Which I guess brings me to now. The stay at home mom without any kids at home. Want to know how hard it is to keep up with your friends when you no longer have a little one at home to make playdates for?? My days are spent trying to work. Their days are spent watching their kids and having playdates with other friends that still have kids at home during the day. All of our afternoons are packed with after school activities. Evenings are for family dinners and spending quality time together. Nights are spent with our husbands. There’s little to no room for each other in our daily lives. Not in the ways that it really counts.
I do have friends. And I appreciate them. But I miss them, if that makes sense. I’m not very happy with quick exchanges here and there. I want more and I don’t know how to get it. Sometimes I get sick of being the one that always takes initiative. That’s not intuitive to me. It’s not easy for me. But looking back over this last year, if I didn’t take the initiative I never would have done anything with my friends. NOBODY invites me to do things. Maybe it’s because they don’t want to hang out with me!! Or maybe it’s because everyone feels too busy and overwhelmed and just as lost as me at finding better ways to connect and fit our friendships into our lives. It’s a struggle that I don’t really know how to deal with anymore.

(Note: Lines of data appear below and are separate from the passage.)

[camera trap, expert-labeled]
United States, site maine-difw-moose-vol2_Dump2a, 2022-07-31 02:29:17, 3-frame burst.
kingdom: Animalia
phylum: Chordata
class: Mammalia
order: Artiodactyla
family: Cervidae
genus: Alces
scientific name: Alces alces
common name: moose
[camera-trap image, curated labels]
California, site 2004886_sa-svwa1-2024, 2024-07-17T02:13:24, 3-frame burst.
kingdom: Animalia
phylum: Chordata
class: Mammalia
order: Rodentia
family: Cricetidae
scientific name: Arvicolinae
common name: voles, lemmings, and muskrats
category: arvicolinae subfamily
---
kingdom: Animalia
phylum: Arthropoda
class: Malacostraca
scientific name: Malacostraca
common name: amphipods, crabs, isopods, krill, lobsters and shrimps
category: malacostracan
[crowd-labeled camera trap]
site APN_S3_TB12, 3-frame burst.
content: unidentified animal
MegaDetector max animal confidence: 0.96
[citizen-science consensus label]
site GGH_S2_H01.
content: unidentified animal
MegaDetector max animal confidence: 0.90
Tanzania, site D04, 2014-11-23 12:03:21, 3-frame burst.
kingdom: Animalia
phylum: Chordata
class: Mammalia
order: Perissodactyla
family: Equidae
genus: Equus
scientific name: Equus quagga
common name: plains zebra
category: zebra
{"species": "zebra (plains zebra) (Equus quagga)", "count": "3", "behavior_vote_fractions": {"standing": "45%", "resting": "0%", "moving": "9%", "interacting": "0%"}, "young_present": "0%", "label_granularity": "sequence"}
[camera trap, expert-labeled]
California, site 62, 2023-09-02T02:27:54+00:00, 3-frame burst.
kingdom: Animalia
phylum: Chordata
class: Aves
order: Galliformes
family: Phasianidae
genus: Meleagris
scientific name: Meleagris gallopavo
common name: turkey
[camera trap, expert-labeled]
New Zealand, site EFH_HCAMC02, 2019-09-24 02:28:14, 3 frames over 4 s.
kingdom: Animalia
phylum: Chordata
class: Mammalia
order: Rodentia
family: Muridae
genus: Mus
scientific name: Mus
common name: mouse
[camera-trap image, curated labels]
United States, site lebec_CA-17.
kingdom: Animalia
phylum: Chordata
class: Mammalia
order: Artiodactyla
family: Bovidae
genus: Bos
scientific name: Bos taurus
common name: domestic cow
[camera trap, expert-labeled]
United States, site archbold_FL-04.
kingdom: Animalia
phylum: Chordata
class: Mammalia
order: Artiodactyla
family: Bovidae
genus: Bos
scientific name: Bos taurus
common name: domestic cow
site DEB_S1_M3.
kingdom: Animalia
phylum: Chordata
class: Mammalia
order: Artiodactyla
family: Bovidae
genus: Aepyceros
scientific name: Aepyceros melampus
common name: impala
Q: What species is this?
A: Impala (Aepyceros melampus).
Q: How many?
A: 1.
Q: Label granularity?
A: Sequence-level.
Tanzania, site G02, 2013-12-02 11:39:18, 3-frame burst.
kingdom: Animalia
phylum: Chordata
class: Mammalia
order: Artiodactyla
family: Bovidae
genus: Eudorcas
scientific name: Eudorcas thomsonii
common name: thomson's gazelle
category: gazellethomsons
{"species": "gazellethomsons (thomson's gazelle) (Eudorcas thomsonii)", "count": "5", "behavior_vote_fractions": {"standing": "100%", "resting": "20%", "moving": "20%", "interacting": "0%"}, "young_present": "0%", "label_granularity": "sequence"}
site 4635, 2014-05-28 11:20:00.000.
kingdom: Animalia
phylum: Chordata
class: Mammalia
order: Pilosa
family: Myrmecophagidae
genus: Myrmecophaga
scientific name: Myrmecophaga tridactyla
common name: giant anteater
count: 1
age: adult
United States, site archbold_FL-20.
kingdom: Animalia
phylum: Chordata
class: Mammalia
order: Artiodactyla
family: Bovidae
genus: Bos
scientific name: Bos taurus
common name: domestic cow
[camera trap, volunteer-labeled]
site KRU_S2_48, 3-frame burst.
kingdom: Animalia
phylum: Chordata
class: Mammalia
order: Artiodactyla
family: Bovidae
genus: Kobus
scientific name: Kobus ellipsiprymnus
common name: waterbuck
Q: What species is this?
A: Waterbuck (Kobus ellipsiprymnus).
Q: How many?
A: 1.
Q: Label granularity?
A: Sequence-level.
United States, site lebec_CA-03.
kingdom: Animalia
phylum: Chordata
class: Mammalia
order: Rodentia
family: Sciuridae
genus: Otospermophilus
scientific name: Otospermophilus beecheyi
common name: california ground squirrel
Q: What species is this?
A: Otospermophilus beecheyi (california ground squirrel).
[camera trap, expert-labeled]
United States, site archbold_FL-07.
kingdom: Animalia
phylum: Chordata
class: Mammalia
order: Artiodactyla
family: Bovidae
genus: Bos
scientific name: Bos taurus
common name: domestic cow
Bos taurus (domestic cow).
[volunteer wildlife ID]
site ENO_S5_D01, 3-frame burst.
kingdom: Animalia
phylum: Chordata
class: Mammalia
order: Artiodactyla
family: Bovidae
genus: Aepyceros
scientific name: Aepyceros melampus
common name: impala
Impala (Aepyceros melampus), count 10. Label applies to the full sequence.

Lately I’ve been finding myself becoming more reserved than ever. I want to protect my heart. I’ve had too many friendships over the years fall to pieces over something that could have been worked out, but nobody made the effort. I always get so excited after I have a meaningful conversation with one of my friends. When we actually talk about something beyond the surface stuff. And then it’s weeks before another conversation happens and I simply feel deflated. It takes so much work for so little long term fulfilment.
I wish I had some sort of hopeful and encouraging way to end this post of rambling. One thing I’ve been reminding myself lately is that the friends I have right now do not necessarily need to be the friends I have for the rest of my life. I HOPE to still be friends with some of the wonderful ladies in my life. I hope that as our kids get older we’ll somehow find ways to stay in each other’s lives. But I want to be open to new friendships too. Maybe find the people that feel the same way as me. The women that deeply crave an emotional connection with someone outside of their family walls.
So with summer ahead of me, I’m going to add this as another little goal for myself. I want to try and be more open with the people I usually just say a passing hello to. I want to put out feelers for people that I could get to know a little more. And I want to try harder with the friends I already have, even though it leaves me feeling very uncertain to always be the initiator. TIME is the only way to make a friendship work. Sharing and honesty are important too. I hope I can come out of this summer feeling a lot better than how I’m going in.